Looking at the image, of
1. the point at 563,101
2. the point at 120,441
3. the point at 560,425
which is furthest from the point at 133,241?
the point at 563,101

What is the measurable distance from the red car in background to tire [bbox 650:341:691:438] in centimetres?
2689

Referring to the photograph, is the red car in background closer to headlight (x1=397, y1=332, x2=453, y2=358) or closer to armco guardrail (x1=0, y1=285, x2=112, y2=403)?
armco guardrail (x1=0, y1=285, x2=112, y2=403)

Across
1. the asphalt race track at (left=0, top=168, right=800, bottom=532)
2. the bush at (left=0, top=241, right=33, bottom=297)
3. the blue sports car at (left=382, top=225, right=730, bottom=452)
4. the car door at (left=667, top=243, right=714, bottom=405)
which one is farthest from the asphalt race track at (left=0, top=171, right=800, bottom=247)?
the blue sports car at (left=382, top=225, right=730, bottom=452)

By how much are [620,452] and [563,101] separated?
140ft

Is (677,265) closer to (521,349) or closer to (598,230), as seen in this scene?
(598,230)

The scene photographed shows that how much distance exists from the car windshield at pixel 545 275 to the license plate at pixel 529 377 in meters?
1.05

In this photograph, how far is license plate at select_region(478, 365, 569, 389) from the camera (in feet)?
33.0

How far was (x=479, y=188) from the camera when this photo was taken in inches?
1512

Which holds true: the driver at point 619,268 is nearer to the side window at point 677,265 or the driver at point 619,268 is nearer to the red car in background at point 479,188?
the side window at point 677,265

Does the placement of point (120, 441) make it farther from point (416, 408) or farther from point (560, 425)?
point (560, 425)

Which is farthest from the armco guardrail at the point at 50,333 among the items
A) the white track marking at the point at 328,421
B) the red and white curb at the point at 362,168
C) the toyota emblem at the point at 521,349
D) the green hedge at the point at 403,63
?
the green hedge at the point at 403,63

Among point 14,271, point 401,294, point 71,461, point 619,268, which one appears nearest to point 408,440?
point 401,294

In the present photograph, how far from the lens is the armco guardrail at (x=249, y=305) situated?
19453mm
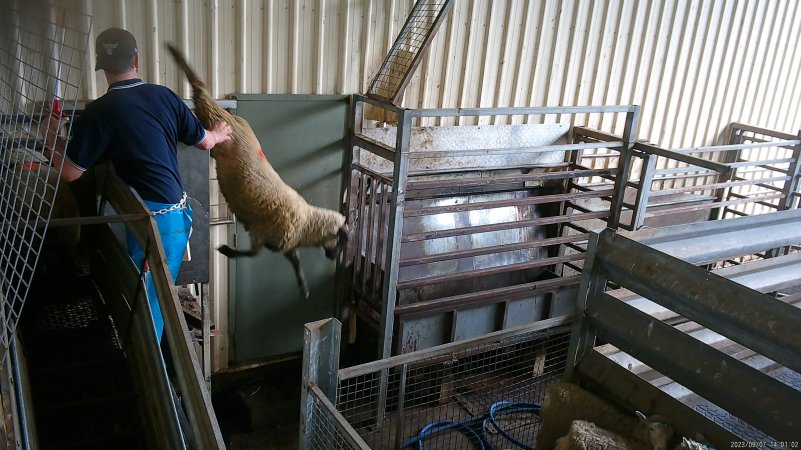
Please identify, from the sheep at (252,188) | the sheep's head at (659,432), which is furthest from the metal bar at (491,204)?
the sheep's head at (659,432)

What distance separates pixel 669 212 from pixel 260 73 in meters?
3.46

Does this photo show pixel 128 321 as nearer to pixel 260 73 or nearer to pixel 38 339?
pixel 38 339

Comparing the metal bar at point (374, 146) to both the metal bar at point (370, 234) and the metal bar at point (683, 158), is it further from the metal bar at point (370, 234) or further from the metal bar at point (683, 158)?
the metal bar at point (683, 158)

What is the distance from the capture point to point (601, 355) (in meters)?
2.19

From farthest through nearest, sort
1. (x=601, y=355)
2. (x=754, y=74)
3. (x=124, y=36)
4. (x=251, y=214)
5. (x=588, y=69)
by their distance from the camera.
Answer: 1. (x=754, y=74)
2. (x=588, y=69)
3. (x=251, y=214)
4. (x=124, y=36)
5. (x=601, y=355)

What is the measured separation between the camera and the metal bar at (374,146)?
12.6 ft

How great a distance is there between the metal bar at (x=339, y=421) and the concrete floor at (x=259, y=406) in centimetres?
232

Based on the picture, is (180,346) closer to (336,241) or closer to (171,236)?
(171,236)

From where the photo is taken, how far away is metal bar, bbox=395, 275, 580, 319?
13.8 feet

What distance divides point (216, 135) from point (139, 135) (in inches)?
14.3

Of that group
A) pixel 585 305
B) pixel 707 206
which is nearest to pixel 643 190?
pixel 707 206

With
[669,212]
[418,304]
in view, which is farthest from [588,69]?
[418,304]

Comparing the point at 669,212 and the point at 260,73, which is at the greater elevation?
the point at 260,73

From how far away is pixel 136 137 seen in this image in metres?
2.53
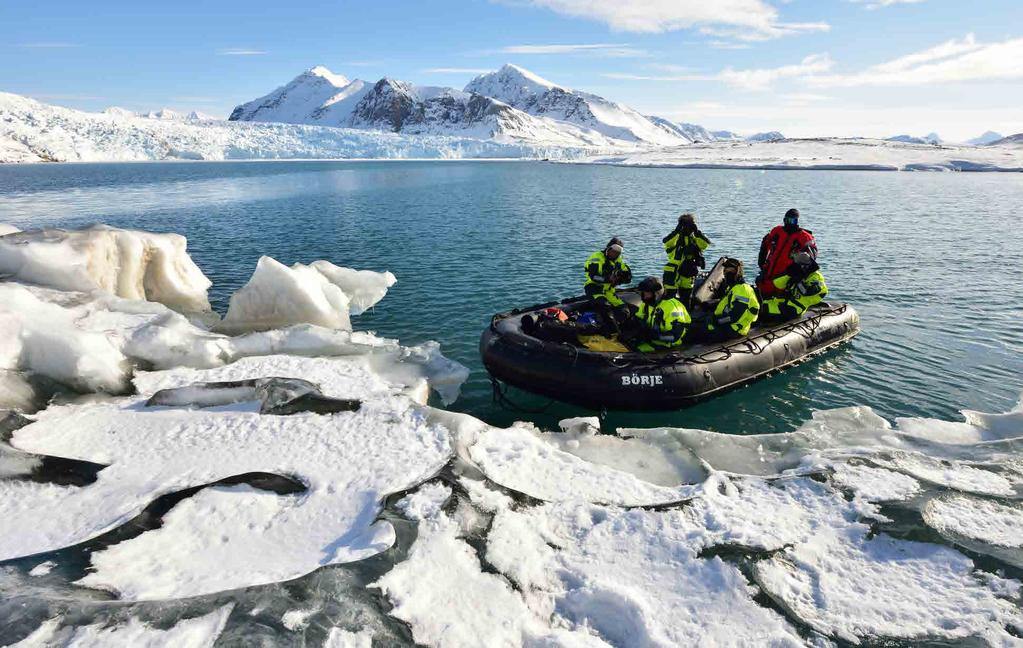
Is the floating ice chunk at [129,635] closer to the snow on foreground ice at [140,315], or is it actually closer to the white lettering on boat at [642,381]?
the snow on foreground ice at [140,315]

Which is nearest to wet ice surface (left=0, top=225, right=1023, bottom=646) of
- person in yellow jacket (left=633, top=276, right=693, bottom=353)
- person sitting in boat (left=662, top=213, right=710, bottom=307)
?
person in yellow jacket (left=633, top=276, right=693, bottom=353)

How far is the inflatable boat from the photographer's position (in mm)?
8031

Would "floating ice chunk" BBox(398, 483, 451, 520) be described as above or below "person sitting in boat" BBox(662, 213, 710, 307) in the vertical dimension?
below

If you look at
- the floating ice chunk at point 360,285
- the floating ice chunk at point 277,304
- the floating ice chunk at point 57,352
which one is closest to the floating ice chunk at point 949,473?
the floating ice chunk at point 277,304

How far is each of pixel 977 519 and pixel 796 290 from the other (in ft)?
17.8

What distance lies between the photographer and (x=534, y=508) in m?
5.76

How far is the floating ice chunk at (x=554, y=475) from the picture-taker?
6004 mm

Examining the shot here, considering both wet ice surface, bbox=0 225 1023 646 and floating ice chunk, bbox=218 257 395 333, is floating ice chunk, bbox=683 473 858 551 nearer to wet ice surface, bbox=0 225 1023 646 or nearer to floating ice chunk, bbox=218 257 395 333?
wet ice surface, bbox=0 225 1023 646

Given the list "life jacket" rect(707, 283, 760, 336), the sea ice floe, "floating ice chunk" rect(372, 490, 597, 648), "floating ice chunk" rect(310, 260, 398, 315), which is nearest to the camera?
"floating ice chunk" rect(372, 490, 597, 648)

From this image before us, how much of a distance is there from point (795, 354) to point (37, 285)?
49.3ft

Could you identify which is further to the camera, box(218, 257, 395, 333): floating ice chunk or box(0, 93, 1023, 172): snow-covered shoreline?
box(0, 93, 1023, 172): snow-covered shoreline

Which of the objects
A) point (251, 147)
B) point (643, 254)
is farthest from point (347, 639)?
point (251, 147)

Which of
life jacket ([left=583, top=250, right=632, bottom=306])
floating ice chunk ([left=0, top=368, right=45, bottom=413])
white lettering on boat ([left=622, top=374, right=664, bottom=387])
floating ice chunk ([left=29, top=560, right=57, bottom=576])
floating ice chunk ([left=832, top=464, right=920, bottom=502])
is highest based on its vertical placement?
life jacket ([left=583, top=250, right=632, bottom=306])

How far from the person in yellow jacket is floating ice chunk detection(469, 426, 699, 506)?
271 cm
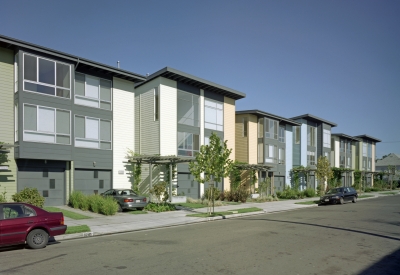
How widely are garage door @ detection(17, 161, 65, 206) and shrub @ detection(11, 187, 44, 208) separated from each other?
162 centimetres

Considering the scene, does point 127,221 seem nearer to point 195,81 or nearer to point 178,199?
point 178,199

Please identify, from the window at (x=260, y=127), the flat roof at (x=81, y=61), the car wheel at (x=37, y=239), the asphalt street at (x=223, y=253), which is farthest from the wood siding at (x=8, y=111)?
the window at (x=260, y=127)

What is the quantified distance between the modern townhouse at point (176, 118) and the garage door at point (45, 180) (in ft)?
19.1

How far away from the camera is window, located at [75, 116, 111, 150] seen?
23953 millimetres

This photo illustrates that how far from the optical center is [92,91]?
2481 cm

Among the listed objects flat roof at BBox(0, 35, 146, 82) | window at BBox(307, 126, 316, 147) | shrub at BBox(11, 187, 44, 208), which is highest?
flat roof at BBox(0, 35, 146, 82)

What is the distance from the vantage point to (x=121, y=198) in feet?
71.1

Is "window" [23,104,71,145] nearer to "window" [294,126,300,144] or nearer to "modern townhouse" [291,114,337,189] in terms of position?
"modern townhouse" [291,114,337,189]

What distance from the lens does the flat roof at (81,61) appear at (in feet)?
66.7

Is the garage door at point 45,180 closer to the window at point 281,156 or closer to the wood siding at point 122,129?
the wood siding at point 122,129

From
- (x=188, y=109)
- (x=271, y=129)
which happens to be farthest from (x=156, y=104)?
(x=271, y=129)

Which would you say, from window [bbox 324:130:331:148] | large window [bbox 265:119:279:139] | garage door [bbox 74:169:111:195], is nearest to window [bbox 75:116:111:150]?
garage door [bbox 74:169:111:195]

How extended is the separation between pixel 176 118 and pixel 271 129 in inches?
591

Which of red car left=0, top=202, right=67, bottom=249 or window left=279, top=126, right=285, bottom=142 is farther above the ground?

_ _ _ _ _ _ _

**PROBLEM DESCRIPTION**
Omit the pictures and please write out exactly the lines between the one containing "How far from the person" and the last line of the entries, both included.

**FINISHED ANSWER**
How far from the person in yellow jacket is floating ice chunk detection(469, 426, 699, 506)?
271 cm
How widely are garage door @ detection(17, 161, 65, 206) and shrub @ detection(11, 187, 44, 208) separated from each other?
162 centimetres

Considering the scene, does point 127,221 seem nearer to point 195,81 or nearer to point 178,199?
point 178,199

Please identify, from the window at (x=260, y=127), the flat roof at (x=81, y=61), the car wheel at (x=37, y=239), the asphalt street at (x=223, y=253), which is farthest from the wood siding at (x=8, y=111)?
the window at (x=260, y=127)

What is the quantified distance between the modern townhouse at point (176, 118) and the garage door at point (45, 180) (in ft)?
19.1

How far away from the camera is window, located at [75, 116, 111, 150] seen?
23953 millimetres

This photo illustrates that how far from the optical center is [92,91]?
2481 cm

Among the listed objects flat roof at BBox(0, 35, 146, 82) | window at BBox(307, 126, 316, 147) | shrub at BBox(11, 187, 44, 208), which is highest?
flat roof at BBox(0, 35, 146, 82)

What is the distance from the vantage point to (x=121, y=198) in feet?
71.1

Is "window" [23,104,71,145] nearer to "window" [294,126,300,144] or nearer to "modern townhouse" [291,114,337,189] in terms of position?
"modern townhouse" [291,114,337,189]

What distance from the lens does the flat roof at (81,61) appear at (in feet)?
66.7

Is the garage door at point 45,180 closer to the window at point 281,156 or closer to the wood siding at point 122,129?
the wood siding at point 122,129

From
- (x=188, y=109)
- (x=271, y=129)
which happens to be farthest from (x=156, y=104)?
(x=271, y=129)

Which would you say, from window [bbox 324:130:331:148] | large window [bbox 265:119:279:139] | garage door [bbox 74:169:111:195], is nearest to window [bbox 75:116:111:150]?
garage door [bbox 74:169:111:195]

How extended is the separation between pixel 176 118 and pixel 271 129 in inches?
591

Which of red car left=0, top=202, right=67, bottom=249 or window left=279, top=126, right=285, bottom=142 is farther above the ground?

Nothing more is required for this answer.